The net effect of the court’s order is that if the parties have copies of both the Collation Sheets and the Polling Station (pink sheets) results, they could easily check what is recorded for each polling station on the Collation Sheet and therefore, what is transferred to the EC headquarters for the presidential election is accurate.
Defective C.I. 94
The plaintiff listed all the textual and inaccurate references in the C.I. 94 and during the proceedings yesterday, Justice Atuguba said, “They are just drafting slips that could easily be corrected” before ordering the parties involved to make the corrections for the court to endorse it.
After about two hours of deliberations involving the EC, AG and the plaintiff’s lawyers led by Akoto Ampaw, the parties returned to the court with a well-prepared document to the satisfaction of the parties and for the adoption of the court.
In fact, Thaddeus Sory, counsel for the EC, told the court that he e-mailed the EC boss, Charlotte Osei, with the agreed corrected document for her approval.
The court has ordered that Regulation 3 (1) (k) of C.I. 94 should refer to Form One EL 1 A at Page 36 of the constitutional instrument headed, “Part II Certificate to be endorsed on writ” for parliamentary election and not a reference to the Parliamentary Election Collation Form (Form One EL 23 A) on Page 37 of C.I. 94.
Also Regulation 3 (1) (m) refers to Part II Certificate to be endorsed on the writ (Form One EL 1B) to be found at Page 39 of C.I. 94 headed “Part II Certificate to be endorsed on writ” and not a reference to Form One EL 23B.
They also adopted that the reference to the declaration of results form provided for in Regulation 42 (1) (d) which does not refer to any form in the schedule shall be understood to be a reference to Form One EL 1A for the parliamentary election and for the presidential, the declaration of the result form shall be understood to refer to Form One EL 1B.
“Provision shall be made on the Parliamentary Elections-Result Collation Form (Form One EL 23A) and on the Presidential Elections-Result Collation Form (Form One EL 23B) for the names and signatures of the Returning Officer at the constituency collation centre, the candidates or their representatives or counting agents.”
The court further held that “the Returning Officer, the candidate or their representative or the counting agents shall sign Form One EL 23A (for parliamentary) and Form One EL 23B (for presidential).
The court indicated, “The Returning Officer shall give each candidate or their representative or the counting agent a completed and signed copy of Form One EL 23A (for parliamentary) and Form One EL 23B (for presidential),” adding, “the Returning Officer at the collation centre shall apply the same procedure set out in Regulation 42 (1) for collating the polling stations results for the presidential election.”
The court adopted that “Regulation 42 (1) (e) requiring the returning officer to name the person elected shall not apply to the presidential election.”

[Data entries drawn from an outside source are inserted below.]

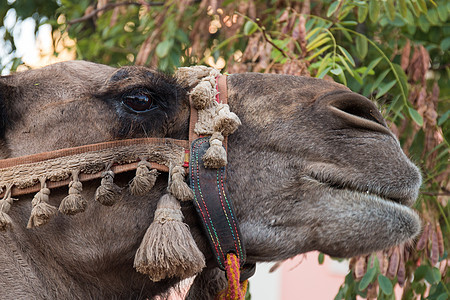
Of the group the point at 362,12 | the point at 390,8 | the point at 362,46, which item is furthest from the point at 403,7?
the point at 362,46

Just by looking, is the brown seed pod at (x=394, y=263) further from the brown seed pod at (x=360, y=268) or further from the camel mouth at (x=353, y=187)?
the camel mouth at (x=353, y=187)

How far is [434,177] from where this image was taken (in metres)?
3.98

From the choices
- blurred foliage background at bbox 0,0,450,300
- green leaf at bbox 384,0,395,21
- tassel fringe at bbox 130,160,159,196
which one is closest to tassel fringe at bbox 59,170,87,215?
tassel fringe at bbox 130,160,159,196

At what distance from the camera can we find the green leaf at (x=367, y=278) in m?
3.44

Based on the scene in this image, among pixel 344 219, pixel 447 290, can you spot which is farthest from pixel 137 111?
pixel 447 290

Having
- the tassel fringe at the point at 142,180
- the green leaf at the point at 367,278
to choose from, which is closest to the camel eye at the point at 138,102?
the tassel fringe at the point at 142,180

Finally, “the ‘Constituency Collation Sheet’ in Regulation 49 (1) shall be understood to mean Parliamentary Elections-Result Collation Form (Form One EL 23A) and Presidential Elections-Result Collation Form (Form One EL 23B),” according to the court’s order.
Other justices on the panel were: Julius Ansah, Sophia Adinyira, Jones Victor Dotse, Kwasi Anin Yeboah, Paul Baffoe Bonnie and A.A. Benin.
Akoto Ampaw, Alex Quainoo and Kwaku Asirifi represented the plaintiff, while Samuel Tettey, Director of Electoral Services was in attendance with Mr. Sory for the EC.
Zainab Ayariga, Assistant State Attorney, represented the AG.